Figure 7.. Specific normal-length iPSC lines made with p53 perturbation exhibit an intermediate level of H3K9me3 signal at BREACHes.

(A) Venn diagram showing the overlap between the genes localized with BREACHes from this study and down-regulated genes in Fmr1 knock-out mouse cortical neurons. (B-C) RNA-seq comparing expression of BREACH-localized genes in normal-length versus Fmr1 knock-out neurons. (D) Venn diagram showing reproducibly down-regulated genes (n=38) in mutation-length FXS compared to normal-length and premutation iPSC-NPCs. Red genes localize with BREACHes.

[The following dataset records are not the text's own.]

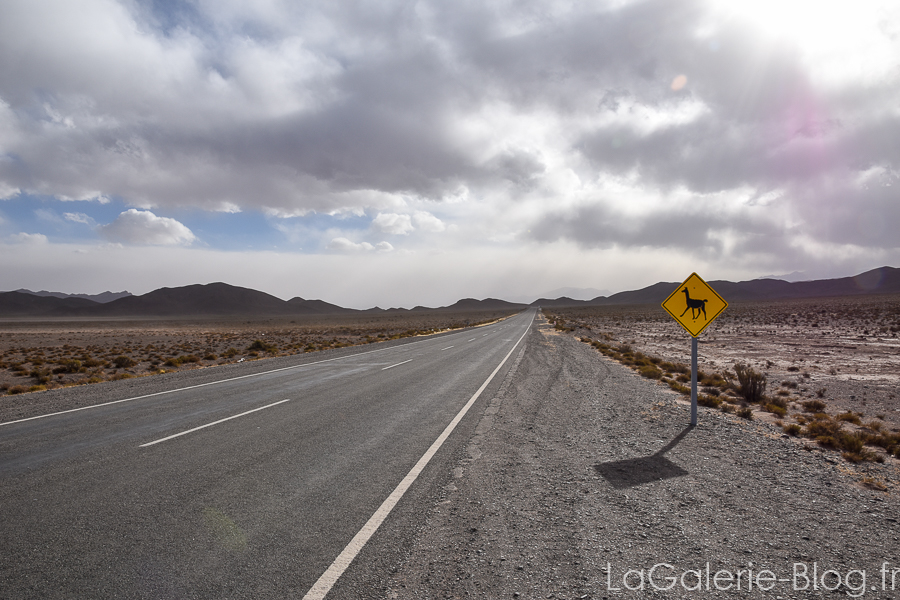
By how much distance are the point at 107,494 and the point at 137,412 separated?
5.11 m

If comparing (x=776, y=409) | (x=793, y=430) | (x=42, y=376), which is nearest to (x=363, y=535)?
(x=793, y=430)

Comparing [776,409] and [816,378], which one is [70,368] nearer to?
[776,409]

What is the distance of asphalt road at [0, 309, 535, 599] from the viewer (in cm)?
342

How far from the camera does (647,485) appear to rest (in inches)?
207

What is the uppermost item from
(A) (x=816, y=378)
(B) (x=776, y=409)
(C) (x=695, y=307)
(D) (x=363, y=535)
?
(C) (x=695, y=307)

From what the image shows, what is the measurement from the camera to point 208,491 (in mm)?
4961

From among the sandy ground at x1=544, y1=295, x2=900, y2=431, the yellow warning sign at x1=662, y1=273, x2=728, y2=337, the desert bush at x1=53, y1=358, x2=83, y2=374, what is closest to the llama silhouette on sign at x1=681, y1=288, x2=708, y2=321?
the yellow warning sign at x1=662, y1=273, x2=728, y2=337

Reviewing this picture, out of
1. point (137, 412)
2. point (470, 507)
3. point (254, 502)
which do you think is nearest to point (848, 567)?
point (470, 507)

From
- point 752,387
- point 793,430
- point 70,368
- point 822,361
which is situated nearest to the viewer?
point 793,430

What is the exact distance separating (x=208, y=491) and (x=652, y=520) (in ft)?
15.1

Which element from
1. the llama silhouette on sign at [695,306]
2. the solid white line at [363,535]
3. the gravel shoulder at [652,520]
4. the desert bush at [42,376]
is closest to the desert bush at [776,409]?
the gravel shoulder at [652,520]

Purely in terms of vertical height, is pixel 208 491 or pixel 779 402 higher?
pixel 208 491

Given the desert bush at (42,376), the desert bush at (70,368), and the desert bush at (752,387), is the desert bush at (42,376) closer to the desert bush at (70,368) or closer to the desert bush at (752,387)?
the desert bush at (70,368)

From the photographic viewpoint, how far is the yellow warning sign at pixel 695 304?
801cm
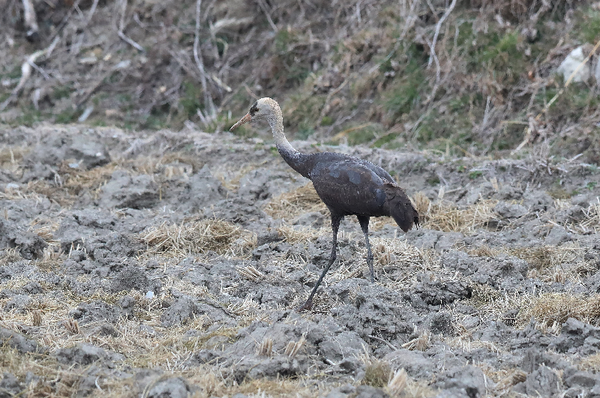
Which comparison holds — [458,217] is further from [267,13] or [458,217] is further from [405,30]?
[267,13]

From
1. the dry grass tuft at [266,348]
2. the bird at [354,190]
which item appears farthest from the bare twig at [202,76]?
the dry grass tuft at [266,348]

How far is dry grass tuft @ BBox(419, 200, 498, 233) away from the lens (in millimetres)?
8266

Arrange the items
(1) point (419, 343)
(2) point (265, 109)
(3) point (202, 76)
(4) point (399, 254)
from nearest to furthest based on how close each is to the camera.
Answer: (1) point (419, 343)
(2) point (265, 109)
(4) point (399, 254)
(3) point (202, 76)

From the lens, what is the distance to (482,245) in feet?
24.3

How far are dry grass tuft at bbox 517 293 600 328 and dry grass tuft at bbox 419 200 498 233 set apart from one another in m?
2.44

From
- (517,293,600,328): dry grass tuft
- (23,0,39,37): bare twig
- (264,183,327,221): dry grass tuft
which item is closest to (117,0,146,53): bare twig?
(23,0,39,37): bare twig

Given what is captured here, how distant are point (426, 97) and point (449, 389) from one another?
353 inches

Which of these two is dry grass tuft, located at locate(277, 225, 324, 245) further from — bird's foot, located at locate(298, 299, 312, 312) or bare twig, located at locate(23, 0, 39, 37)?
bare twig, located at locate(23, 0, 39, 37)

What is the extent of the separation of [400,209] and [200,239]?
2.47 meters

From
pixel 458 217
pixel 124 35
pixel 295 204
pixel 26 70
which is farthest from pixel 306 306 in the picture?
pixel 26 70

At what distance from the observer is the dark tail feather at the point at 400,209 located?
6.04 meters

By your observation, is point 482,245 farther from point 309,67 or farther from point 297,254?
point 309,67

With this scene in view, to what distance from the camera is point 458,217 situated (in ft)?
27.7

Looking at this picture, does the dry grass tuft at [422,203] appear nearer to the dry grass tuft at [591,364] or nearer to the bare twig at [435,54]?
the dry grass tuft at [591,364]
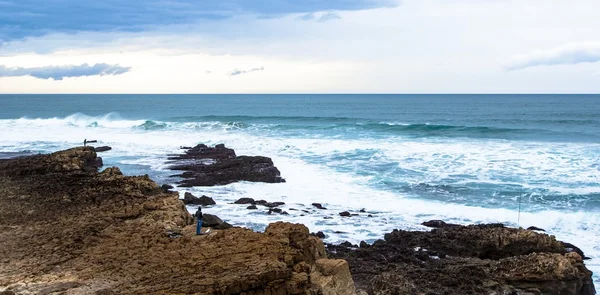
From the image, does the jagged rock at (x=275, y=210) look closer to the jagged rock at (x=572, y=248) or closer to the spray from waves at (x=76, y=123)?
the jagged rock at (x=572, y=248)

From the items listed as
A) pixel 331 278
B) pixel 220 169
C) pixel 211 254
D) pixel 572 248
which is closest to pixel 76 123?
pixel 220 169

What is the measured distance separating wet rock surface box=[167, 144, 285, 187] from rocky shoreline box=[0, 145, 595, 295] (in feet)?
22.0

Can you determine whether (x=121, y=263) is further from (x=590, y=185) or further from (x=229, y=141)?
(x=229, y=141)

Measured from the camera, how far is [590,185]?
26.1 m

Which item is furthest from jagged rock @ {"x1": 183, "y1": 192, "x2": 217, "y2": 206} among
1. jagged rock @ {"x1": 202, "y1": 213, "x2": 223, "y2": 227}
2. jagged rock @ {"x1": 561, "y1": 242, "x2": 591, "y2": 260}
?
jagged rock @ {"x1": 561, "y1": 242, "x2": 591, "y2": 260}

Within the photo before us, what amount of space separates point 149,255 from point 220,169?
19.1 metres

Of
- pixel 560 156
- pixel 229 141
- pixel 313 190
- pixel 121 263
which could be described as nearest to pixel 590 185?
pixel 560 156

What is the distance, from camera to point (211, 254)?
10.2m

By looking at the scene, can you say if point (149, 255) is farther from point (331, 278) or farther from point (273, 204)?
point (273, 204)

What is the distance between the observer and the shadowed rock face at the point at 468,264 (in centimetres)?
1285

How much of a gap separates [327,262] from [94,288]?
11.8ft

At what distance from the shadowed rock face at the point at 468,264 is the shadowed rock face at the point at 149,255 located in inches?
110

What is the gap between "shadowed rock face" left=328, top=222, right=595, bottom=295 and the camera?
42.2ft

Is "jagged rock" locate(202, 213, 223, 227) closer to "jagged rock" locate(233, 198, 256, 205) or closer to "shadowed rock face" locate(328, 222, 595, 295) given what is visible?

Blue genes are linked to the DNA damage response. (E) Gene ontology for reproducibly down-regulated genes (n=34) not present in BREACHes. (F-H) Genomic features at BREACHes in normal-length iPSCs (red) and FXS iPSCs from this study derived without p53 shRNA (blue), as well as two prototypic iPSC lines derived with p53 shRNA (grey). (F) H3K9me3, (G) trans interaction frequency, and (H) summed burden of STR instability. (I) STR length computed directly from reads via the CIGAR string for an AAAT tract on chr5. (J) Schematic model of BREACHEs – Beacons of Repeat Expansion Anchored by Contacting Heterochromatin.